» **THE TASK**: Transcribe the listing below word for word, leaving out the pictures.

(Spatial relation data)
——————
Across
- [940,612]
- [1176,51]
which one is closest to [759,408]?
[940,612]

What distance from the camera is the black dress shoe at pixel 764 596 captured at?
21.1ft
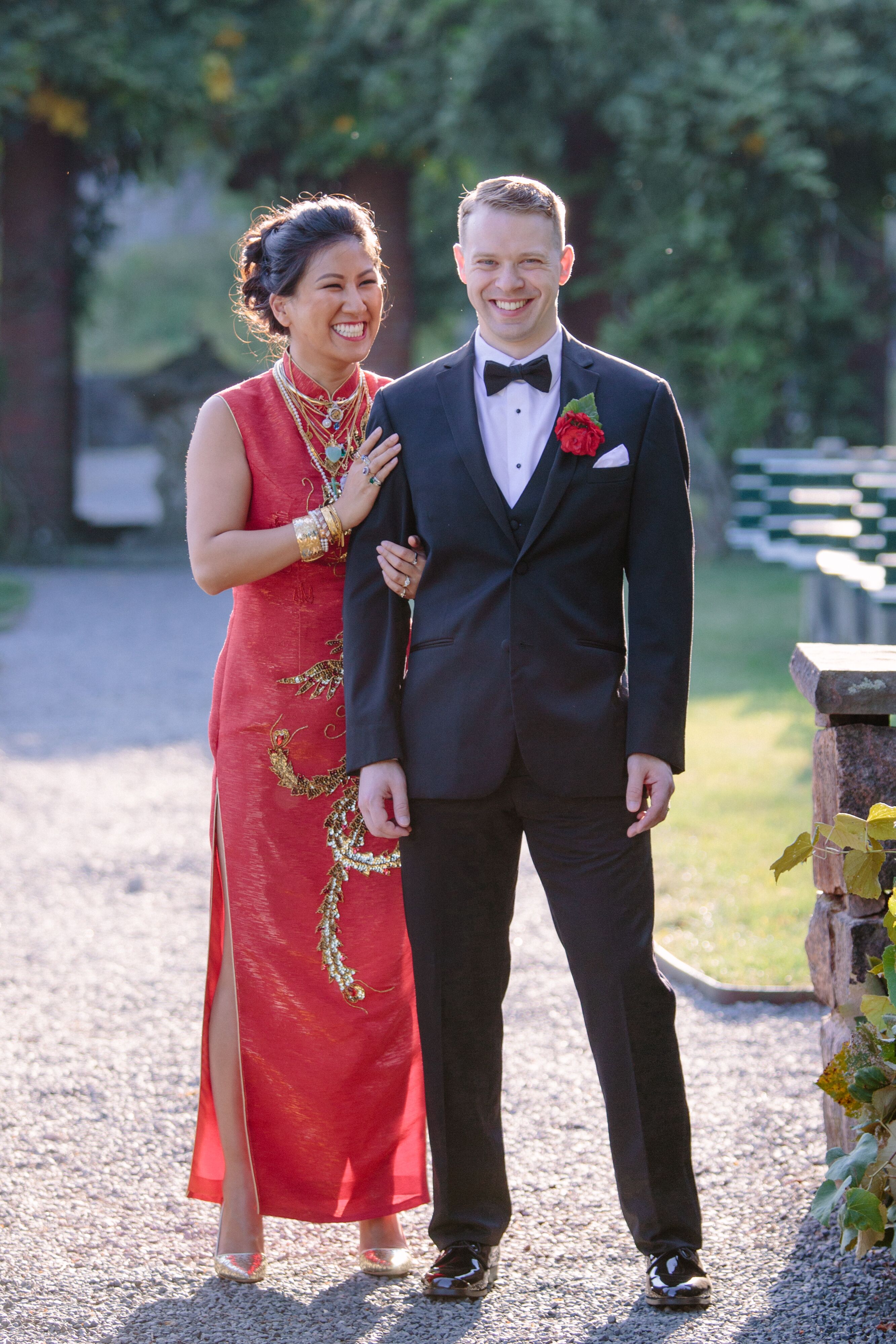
——————
» **EXERCISE RESPONSE**:
Across
- [940,612]
- [1176,51]
which one is closest to [759,408]?
[940,612]

What distance from the camera is the black dress shoe at pixel 764 596 captured at?
21.1ft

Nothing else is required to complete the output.